TLDR: transform = Resize((299, 299)) + ToTensor()
Consider the common use case of building an overall-common-but-differing-at-one-point transformation pipeline for train and test sets, for instance applying augmentation transforms only to train set:
train_transform = transforms.Compose([
Resize((299, 299), interpolation=1),
RandomCrop(299, padding=4),
RandomHorizontalFlip(),
RandomGrayscale(),
ToTensor(),
Normalize(mean=[0.485, 0.456, 0.406], std=[0.229, 0.224, 0.225])
])
test_transform = transforms.Compose([
Resize((299, 299), interpolation=1),
ToTensor(),
Normalize(mean=[0.485, 0.456, 0.406], std=[0.229, 0.224, 0.225])
])
A way of expressing of train_transform builds upon test_transform would be handy. What you could do now is to recursively use transforms.Compose (i.e. Compose([Compose(...resizing...), Compose(...augmentation...], Normalize(...)])), but I don't find this particularly clean (and intuitively, final transforms objects should be sequential objects with only one level of depth).
common_transforms = ToTensor() + Normalize(mean=[0.485, 0.456, 0.406], std=[0.229, 0.224, 0.225])
augmentation = RandomCrop(299, padding=4) + RandomHorizontalFlip() + RandomGrayscale()
train_transforms = Resize((299, 299)) + augmentation + common_transforms
test_transforms = Resize((299, 299)) + common_transforms
Note how this mimics the behavior of Python lists (and other iterables):
>>> [1, 2] + [3, 4]
[1, 2, 3, 4]
class Transform(object):
# Right now all transforms directly inherit from object.
# Let Transform be a superclass for all transformations
def __call__(self, pic):
raise NotImplementedError('Each subclass should implement this method')
def __repr__(self):
raise NotImplementedError('Each subclass should implement this method')
def __add__(self, other):
if not isinstance(other, Transform):
raise TypeError('Only transformations can be added')
if isinstance(self, Compose) and isinstance(other, Compose):
return Compose(self.transforms + other.transforms)
if not isinstance(self, Compose) and isinstance(other, Compose):
other.transforms = self + other.transforms
return other
if isinstance(self, Compose) and not isinstance(other, Compose):
self.transforms = self.transforms + other
return self
if not isinstance(self, Compose) and not isinstance(other, Compose):
return Compose([self, other])
Comments are most welcome!
While I think such a functionality might be somewhat useful (but a bit less efficient than an iterator on a list), I didn't quite get the drawbacks that you pointed in your message.
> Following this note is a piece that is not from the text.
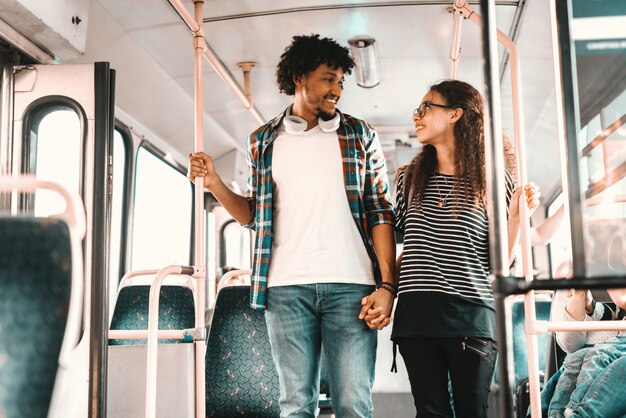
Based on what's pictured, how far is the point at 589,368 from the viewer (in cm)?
246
You could still have something like
common = T.Compose([T.ToTensor(),
T.Normalize(mean=[0.485, 0.456, 0.406], std=[0.229, 0.224, 0.225])])
augmentation = T.Compose([T.RandomCrop(299, padding=4),
T.RandomHorizontalFlip(),
T.RandomGrayscale()])
train_transforms = T.Compose([T.Resize((299, 299)), augmentation, common_transforms])
test_transforms = T.Compose([T.Resize((299, 299)), common_transforms])
which is still fairly ok, and a bit more efficient than having a long concatenation of composes (that will happen due to the + always creating a new T.Compose).
But I'm not against such proposal. @alykhantejani what do you think?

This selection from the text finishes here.